Document
-*-
But if you really want violent books, go read Tom Clancy, or find a book called the 47 Ronin.  Plenty of violence there, including but not limited to seppukku, beheadings, and the like.  Or Homer's Illiad or Odyssey.  Plenty of bloody stuff there.


----------



## ChaosCommander2020 (Aug 2, 2005)

Hell no I wouldn't like it if I saw it for real, but I love it in all things fantasy. That's why I don't like war stories. They really happened. Catch my drift?


----------



## Ilyak1986 (Aug 2, 2005)

Well the mythology I'm not sure about, but 47 Ronin definitely DID happen.


----------



## Anarkos (Aug 3, 2005)

Try Richard Morgan's work, Altered Carbon especially.  Chuck Palahniuk also has some horrific/awesome violence.

But, basically, you should just start buying grindcore CDs.


----------



## LensmanZ313 (Aug 3, 2005)

Try Michael Slade's novels--_Ghoul_ or any of the Special-X novels. The RCMP takes on some of the nastiest serial killers and psychos in the world. Gruesome but very well done.


----------



## Saponification (Aug 3, 2005)
-*-
Records provided
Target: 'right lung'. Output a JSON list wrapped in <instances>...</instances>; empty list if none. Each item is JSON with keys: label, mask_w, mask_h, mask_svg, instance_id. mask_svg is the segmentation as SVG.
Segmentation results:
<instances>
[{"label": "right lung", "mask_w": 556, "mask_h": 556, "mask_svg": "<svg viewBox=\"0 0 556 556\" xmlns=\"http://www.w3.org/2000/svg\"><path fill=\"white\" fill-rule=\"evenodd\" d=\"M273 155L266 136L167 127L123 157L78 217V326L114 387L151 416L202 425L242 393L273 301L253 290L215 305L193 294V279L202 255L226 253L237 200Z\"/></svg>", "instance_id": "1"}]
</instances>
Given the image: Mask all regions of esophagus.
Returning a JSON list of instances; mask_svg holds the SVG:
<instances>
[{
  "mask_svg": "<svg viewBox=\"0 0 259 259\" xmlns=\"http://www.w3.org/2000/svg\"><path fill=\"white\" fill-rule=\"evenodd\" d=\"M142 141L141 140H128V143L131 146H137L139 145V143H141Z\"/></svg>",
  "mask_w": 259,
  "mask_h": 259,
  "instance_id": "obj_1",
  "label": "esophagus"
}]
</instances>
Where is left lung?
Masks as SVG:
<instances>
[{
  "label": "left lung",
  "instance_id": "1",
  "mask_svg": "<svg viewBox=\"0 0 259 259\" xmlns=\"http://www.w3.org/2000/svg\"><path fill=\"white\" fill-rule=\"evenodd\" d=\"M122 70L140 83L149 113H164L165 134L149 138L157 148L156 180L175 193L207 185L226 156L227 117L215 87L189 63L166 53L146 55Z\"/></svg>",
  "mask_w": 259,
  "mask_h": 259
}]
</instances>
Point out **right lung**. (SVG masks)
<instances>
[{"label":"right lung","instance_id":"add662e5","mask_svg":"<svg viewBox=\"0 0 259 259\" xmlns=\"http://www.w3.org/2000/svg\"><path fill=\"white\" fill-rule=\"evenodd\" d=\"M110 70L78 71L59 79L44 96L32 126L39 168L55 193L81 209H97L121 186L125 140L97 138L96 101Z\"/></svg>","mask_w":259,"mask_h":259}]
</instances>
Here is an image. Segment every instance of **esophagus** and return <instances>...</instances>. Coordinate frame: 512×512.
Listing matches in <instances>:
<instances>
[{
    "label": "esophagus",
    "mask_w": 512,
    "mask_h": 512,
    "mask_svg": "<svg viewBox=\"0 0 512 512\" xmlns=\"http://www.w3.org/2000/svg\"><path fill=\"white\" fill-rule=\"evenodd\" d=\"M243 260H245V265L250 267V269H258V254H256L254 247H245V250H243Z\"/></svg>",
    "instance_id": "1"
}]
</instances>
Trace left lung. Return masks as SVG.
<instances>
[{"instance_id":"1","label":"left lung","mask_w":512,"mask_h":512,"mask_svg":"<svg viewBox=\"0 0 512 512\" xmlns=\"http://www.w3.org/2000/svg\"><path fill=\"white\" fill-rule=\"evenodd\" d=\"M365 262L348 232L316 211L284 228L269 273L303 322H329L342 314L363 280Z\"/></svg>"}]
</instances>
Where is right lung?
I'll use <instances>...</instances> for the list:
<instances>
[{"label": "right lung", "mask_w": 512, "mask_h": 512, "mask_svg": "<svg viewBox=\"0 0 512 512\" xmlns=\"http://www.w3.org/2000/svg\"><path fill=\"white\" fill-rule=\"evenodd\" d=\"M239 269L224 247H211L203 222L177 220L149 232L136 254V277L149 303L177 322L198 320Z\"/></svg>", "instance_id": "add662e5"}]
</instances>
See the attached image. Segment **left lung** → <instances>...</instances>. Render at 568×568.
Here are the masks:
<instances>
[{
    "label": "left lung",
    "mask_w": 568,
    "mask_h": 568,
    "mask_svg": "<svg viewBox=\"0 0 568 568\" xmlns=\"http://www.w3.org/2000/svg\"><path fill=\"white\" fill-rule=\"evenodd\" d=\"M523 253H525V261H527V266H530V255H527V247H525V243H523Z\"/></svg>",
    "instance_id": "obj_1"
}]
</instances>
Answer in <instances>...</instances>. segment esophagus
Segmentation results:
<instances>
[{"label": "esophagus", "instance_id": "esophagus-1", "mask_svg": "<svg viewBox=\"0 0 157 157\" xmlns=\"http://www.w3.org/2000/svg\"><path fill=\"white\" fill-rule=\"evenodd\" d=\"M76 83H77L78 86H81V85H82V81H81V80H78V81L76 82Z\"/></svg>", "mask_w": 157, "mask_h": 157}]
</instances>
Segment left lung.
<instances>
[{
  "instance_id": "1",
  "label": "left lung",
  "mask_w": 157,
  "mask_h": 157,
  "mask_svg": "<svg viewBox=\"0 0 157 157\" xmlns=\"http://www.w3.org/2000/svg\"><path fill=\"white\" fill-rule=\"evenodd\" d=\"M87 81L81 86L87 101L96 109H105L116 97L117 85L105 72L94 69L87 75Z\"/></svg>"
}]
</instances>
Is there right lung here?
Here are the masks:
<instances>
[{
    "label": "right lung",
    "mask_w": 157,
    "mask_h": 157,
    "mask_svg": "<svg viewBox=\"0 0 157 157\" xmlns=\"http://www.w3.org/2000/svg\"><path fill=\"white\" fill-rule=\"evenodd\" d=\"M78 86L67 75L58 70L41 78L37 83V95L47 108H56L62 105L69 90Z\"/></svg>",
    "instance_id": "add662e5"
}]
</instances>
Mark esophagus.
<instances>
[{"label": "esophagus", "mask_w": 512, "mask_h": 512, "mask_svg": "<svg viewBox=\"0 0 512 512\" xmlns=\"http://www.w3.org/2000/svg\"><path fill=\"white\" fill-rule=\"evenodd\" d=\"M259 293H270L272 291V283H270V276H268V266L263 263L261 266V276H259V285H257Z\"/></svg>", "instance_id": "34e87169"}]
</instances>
-*-
Direction A
In the forum thread on violent books, why does ChaosCommander2020 dislike war stories? Answer in one to three sentences.
Direction B
Resume the forum thread on violent books from the point where it stops.

Exercise answer A
ChaosCommander2020 dislikes war stories because those events really happened. The poster enjoys violence in fantasy but would not like to see it for real.

Exercise answer B
Uh, I'm not too keen to give these recommendations, but I'd look in the direction of Bret Easton Ellis, Michael Marshall and Alex Garland.


----------



## ChaosCommander2020 (Aug 3, 2005)

Wow. There's alot more violenties (made up word) out there than I thought. I should see about some of these next time I go to book store.


----------



## Savant Deviance (Aug 4, 2005)

Try books published by the Black Library. It's basically a universe far, far in the future engulfed in bloodshed. I'd recommend Dan Abnett, he's one of the best author's under the BL.


----------



## Anguirus2005 (Mar 6, 2006)

Anything by Richard K. Morgan, Altered carbon, Broken Angels, Woken furries, Market forces, all awsome reads.


----------



## strangedaze (Mar 7, 2006)

I'm not sure how much 'weirdness' you're into, but if you like splatterpunk, bizarre, uber-violent books and are willing to give small press books a try, check out:

Angel Dust Apocalypse by Jeremy Robert Johnson (http://www.jeremyrobertjohnson.com/)

Satan Burger and other book by Carlton Mellick III (www.avantpunk.com)

Mike Philbin writes some gruesome horror (www.mikephilbin.com)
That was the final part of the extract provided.